§ Task requirements:
a: Answer these questions about the linting discussion:
(i) How many weekly downloads does the airbnb config still have?
(ii) Which tool is named as doing some things better?
(iii) Beyond catching bugs, what is a linter said to be about?
b: Reproduce the stretch of the linting discussion from "Speaking as someone" through "is catch bugs.".

§ Text:
□ □ □ □ □
It seems like many of the Twitter profiles I shared above actually discourage using it

They do, but they are speaking as people that actively understand everything to do with linting and all the lint rules on offer.

Speaking as someone who has been given the daunting task of setting up a lint config for a codebase (when nobody, not even myself understood linting), the airbnb config is great. Plug it in, adjust a few rules and it works perfectly. There's a reason it still has 1.5m weekly downloads.

Now a days, I see that it is okay, but very opinionated. Some things are done better by other tools (like prettier), some parts I don't agree with. I think for a lot of devs setting up eslint, it's a great basis from which to build and learn about what you and your company's style actually is.
I think it's much better to go "I don't agree with that, I'll change it", because that's something you actually do. Rather than "we do X all the time, is there a lint rule for it?" (as this question is rarely actually asked, when it should be).

it does what a linter is supposed to do which is catch bugs.

I disagree with this statement. That is just a piece of what linters are for.

A linter is much broader than just bugs.
It's about reducing the cognitive load for engineers - you don't need to think about what you're doing is right, because the linter will help tell you.
□ □ □ □ □
§ Information supplied:
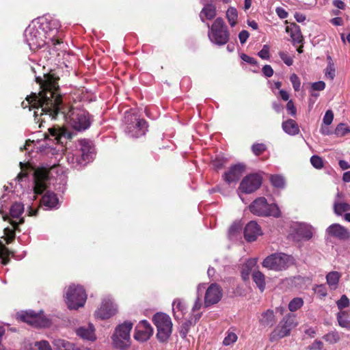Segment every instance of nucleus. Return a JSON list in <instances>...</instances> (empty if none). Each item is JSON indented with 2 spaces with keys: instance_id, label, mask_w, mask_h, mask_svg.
□ □ □ □ □
§ List of solutions:
a:
(i) 1.5m
(ii) prettier
(iii) Reducing the cognitive load for engineers

b:
Speaking as someone who has been given the daunting task of setting up a lint config for a codebase (when nobody, not even myself understood linting), the airbnb config is great. Plug it in, adjust a few rules and it works perfectly. There's a reason it still has 1.5m weekly downloads.

Now a days, I see that it is okay, but very opinionated. Some things are done better by other tools (like prettier), some parts I don't agree with. I think for a lot of devs setting up eslint, it's a great basis from which to build and learn about what you and your company's style actually is.
I think it's much better to go "I don't agree with that, I'll change it", because that's something you actually do. Rather than "we do X all the time, is there a lint rule for it?" (as this question is rarely actually asked, when it should be).

it does what a linter is supposed to do which is catch bugs.